The maritime transport is an important source of anthropogenic primary air pollution. Natural gas (NG) vessels have become more widely used due to the more stringent emission regulations; however, emission data from NG maritime operations is still limited. This thesis conducted a comprehensive analysis on the air quality, health effects and climate change impacts of switching from diesel to NG. Results showed that PM2.5, NOx, CO2 were reduced by about 93%, 92% and 18%, respectively. However, HCHO and CH4 increased several-fold. A health risk assessment showed the diesel plume increased long-term health risk and the NG plume increased short-term health risk. A global warming potential (GWP) analysis was performed and revealed that the average NG exhaust GWP was increased by 38%. Mitigation strategies for further reducing pollutants from NG exhaust are discussed and showed potential for reducing short-term health and climate impacts.
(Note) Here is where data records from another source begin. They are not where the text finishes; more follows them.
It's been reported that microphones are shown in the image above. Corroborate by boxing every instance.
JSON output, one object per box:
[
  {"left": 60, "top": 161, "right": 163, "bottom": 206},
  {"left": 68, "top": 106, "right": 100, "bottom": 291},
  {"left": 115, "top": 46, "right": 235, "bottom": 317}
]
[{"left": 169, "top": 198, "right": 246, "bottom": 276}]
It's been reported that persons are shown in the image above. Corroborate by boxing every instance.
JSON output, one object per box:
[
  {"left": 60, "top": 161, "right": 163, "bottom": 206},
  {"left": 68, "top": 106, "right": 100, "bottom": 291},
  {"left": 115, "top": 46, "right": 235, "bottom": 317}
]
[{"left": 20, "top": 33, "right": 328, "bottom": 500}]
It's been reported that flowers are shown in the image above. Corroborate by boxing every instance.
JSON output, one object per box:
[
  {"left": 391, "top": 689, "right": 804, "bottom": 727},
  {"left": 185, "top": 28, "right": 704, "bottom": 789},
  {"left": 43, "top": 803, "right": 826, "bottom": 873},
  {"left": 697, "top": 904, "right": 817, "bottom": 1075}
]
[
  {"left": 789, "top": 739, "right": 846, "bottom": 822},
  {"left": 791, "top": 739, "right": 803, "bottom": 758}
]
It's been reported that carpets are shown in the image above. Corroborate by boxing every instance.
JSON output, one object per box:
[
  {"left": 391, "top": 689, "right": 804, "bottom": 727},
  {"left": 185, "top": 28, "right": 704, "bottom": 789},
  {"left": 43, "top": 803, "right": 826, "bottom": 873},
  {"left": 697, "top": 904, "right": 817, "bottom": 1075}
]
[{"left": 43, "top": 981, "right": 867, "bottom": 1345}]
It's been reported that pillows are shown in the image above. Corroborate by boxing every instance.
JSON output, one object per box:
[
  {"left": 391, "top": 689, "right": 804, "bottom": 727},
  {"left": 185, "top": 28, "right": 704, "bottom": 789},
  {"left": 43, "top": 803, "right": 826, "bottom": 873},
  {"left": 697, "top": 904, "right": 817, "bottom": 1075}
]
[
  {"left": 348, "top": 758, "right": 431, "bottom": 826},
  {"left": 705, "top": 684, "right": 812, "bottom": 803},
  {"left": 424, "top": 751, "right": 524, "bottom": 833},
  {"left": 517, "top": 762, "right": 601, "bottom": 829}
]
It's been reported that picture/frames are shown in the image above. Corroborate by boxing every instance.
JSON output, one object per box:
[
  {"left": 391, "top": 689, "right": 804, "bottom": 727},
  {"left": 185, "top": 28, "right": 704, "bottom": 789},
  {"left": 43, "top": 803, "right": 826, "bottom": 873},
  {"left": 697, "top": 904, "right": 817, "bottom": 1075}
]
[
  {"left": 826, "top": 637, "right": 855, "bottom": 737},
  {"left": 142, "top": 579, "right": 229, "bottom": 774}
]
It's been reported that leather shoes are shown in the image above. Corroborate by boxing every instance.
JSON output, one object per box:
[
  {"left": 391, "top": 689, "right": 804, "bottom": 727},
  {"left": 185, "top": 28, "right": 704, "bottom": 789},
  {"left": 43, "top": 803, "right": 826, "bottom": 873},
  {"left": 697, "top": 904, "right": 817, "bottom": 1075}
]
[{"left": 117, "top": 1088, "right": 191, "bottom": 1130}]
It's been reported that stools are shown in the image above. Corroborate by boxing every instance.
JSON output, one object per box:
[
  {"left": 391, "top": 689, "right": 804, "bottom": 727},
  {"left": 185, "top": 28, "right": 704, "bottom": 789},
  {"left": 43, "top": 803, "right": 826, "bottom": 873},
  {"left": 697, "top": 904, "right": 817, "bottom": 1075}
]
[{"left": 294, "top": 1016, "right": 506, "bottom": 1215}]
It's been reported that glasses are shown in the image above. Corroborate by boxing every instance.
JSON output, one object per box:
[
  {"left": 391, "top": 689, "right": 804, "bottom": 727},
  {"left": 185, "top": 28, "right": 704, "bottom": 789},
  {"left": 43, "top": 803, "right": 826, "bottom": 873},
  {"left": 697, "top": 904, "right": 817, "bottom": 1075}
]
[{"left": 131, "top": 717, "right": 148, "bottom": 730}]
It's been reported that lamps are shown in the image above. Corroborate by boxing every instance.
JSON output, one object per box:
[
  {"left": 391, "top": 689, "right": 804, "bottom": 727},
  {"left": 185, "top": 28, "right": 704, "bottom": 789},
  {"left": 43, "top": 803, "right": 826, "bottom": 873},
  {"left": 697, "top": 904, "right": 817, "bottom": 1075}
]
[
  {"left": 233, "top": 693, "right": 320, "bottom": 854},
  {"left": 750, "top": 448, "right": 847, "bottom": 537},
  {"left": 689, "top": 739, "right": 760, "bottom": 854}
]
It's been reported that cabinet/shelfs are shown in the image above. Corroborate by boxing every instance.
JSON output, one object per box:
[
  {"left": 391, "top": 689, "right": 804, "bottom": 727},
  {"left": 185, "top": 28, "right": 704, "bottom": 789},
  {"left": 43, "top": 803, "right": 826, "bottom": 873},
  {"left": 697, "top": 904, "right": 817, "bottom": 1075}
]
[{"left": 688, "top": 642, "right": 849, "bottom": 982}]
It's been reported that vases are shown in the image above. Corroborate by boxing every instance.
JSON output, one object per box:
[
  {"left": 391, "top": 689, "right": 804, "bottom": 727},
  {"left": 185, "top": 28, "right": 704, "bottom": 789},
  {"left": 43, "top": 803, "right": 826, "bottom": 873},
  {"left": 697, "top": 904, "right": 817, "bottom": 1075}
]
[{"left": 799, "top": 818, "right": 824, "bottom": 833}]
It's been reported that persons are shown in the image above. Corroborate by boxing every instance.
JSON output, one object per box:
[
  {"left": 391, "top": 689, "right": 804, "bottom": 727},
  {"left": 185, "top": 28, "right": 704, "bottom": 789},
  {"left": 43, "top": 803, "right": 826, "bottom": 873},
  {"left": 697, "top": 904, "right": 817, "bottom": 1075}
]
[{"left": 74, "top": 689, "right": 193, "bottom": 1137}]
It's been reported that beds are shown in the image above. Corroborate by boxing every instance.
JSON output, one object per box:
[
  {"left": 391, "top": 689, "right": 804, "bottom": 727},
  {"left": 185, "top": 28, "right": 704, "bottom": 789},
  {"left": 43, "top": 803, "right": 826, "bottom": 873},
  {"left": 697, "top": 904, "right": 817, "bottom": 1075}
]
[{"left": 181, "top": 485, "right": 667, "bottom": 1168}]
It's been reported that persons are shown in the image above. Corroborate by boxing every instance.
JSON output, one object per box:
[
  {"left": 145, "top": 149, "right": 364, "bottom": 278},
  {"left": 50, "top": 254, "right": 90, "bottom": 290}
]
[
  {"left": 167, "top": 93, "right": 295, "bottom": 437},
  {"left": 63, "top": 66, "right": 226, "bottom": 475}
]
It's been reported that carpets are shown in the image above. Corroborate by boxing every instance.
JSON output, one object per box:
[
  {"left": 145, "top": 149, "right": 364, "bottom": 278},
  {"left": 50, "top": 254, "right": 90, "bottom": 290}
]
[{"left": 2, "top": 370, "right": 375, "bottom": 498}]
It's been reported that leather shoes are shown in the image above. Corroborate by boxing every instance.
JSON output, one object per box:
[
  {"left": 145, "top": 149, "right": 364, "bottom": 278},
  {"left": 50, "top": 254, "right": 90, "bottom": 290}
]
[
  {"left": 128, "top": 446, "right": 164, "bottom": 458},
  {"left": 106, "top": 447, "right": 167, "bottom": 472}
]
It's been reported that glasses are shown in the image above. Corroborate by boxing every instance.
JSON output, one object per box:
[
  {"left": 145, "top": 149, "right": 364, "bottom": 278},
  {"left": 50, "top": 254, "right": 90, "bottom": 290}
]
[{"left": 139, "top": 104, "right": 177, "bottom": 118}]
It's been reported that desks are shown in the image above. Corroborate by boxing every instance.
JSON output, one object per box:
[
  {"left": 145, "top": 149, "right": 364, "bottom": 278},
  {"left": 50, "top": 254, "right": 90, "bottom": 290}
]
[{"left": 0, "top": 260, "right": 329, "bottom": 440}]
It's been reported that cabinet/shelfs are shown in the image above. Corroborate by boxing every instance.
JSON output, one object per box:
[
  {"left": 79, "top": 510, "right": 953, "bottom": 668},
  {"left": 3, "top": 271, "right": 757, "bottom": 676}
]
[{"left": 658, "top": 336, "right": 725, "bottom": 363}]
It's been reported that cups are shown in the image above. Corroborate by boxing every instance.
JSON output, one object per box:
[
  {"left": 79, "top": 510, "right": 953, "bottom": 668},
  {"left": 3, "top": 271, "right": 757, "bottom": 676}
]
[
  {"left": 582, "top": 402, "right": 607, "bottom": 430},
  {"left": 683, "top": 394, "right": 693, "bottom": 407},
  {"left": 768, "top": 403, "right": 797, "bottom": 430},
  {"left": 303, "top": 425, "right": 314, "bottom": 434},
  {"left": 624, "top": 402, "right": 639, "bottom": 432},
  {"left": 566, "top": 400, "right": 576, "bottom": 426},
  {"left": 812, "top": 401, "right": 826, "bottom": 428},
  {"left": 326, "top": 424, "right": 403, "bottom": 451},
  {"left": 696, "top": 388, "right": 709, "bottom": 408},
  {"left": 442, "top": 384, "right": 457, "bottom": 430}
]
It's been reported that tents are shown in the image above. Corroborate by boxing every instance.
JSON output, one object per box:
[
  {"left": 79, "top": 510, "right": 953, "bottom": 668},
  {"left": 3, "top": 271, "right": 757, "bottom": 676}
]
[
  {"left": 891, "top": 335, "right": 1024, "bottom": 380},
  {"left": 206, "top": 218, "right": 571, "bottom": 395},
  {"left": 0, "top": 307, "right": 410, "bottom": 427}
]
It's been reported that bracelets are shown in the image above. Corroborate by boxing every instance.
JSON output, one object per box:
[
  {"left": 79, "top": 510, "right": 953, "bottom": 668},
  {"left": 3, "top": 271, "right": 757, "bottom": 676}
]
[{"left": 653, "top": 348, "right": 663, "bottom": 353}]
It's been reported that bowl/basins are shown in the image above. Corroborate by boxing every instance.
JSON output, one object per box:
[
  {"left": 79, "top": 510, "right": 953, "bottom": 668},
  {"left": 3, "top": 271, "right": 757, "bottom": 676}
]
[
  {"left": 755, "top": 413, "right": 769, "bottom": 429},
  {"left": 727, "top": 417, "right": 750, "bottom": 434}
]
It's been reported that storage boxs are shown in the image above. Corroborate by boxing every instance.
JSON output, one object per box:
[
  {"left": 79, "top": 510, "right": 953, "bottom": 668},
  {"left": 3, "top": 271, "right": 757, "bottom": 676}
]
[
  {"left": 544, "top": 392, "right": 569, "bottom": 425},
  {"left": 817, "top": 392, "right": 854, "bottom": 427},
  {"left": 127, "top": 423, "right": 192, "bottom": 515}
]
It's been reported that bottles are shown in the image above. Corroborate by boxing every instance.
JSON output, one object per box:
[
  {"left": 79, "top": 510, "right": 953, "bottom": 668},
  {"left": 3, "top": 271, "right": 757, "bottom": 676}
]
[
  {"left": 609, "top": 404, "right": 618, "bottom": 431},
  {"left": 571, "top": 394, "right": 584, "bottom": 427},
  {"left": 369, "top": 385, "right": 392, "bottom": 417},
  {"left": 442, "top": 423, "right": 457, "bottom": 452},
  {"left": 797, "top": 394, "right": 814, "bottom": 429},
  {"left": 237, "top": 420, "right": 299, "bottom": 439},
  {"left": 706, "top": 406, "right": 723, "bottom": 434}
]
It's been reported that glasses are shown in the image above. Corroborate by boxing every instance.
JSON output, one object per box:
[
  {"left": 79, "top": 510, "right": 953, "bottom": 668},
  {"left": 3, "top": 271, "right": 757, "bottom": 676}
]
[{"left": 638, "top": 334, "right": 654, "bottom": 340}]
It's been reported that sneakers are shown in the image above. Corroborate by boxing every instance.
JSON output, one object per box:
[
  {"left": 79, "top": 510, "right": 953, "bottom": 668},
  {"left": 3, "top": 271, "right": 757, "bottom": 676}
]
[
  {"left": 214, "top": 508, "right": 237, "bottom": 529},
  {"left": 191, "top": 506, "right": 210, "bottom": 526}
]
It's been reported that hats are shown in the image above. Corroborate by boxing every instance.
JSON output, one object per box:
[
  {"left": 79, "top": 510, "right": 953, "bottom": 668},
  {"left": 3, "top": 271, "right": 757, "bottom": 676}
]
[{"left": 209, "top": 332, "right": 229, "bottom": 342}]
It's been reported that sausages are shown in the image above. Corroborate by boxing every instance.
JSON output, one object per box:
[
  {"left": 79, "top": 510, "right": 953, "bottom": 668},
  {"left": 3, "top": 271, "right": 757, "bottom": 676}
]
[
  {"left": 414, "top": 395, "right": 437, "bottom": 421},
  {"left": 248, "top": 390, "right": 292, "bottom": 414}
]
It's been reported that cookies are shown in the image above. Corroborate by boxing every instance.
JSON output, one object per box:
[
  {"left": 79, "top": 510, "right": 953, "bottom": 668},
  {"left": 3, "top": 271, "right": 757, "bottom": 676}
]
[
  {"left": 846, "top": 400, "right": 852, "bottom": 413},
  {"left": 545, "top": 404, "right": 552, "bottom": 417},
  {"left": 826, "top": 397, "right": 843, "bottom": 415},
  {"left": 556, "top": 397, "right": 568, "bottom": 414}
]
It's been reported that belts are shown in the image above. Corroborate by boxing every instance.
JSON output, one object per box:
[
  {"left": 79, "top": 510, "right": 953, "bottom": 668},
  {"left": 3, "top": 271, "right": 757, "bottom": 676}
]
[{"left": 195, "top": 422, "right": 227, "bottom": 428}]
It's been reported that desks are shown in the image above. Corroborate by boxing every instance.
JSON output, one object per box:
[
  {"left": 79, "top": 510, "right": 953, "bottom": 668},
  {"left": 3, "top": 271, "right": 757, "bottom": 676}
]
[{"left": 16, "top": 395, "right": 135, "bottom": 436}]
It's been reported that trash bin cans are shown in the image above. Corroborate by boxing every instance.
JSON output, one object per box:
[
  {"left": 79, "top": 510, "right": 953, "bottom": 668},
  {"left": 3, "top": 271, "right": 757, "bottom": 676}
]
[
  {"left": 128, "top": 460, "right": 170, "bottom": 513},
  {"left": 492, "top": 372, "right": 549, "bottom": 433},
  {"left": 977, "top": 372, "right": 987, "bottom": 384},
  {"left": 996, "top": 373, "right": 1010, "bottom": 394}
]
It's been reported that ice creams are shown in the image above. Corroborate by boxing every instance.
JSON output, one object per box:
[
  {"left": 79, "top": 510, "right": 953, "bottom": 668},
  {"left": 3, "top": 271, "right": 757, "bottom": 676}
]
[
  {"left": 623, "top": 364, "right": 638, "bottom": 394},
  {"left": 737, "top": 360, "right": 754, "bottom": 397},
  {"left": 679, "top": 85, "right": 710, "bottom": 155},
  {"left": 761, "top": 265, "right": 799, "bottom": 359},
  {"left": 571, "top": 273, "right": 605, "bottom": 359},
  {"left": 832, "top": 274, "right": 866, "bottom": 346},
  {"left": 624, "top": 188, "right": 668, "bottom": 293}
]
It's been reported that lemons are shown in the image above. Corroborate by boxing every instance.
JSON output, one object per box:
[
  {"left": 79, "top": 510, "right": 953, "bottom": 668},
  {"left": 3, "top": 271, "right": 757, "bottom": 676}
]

Anthropogenic secondary organic aerosol (SOA) is formed from the oxidation of volatile organic compounds (VOCs) such as aromatics and is critically impacted by NOx. Global transport models use the SOA parameters from the two major chemical pathways, RO2+NO and RO2+HO2 and the branching ratio of RO2+NO pathway (β), to predict SOA formation. This thesis attempted to improve the model prediction by experimentally investigating the SOA formation from those pathways with a novel approach of maintaining β constant throughout chamber experiments. At low-NOx conditions, multiple SOA yield curves were observed. The yield increased with HO2/RO¬2, indicating the contribution of RO2+RO2 pathway. The GEOS-Chem model showed that for the regions with high aromatic emissions but lower HO2/RO¬2, aromatic SOA was overestimated by up to 100%. At high-NOx conditions, SOA parameters were developed when controlling β at one during the chamber experiments to simulate the RO2+NO pathway without significant contribution from the other pathways. The global surface β was modelled using GEOS-Chem and four β scenarios were observed. SOA formation was investigated when simulating the daytime β profiles for those scenarios.